TRY IT -
Look through the listing below and write out exactly the lines from the line with "Scottish Rock Volume" to the line with "时尚潮流引领：2025年新款运动鞋的全新女性设计", both included, and no others.

THE INPUT -
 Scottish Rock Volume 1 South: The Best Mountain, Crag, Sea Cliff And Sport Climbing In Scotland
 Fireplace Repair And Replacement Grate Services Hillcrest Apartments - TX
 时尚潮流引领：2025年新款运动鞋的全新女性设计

--

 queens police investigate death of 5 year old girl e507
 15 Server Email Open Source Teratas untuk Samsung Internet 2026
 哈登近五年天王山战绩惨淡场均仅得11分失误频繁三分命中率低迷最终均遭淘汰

REPLY TO THE EXERCISE -
 Scottish Rock Volume 1 South: The Best Mountain, Crag, Sea Cliff And Sport Climbing In Scotland
 Fireplace Repair And Replacement Grate Services Hillcrest Apartments - TX
 时尚潮流引领：2025年新款运动鞋的全新女性设计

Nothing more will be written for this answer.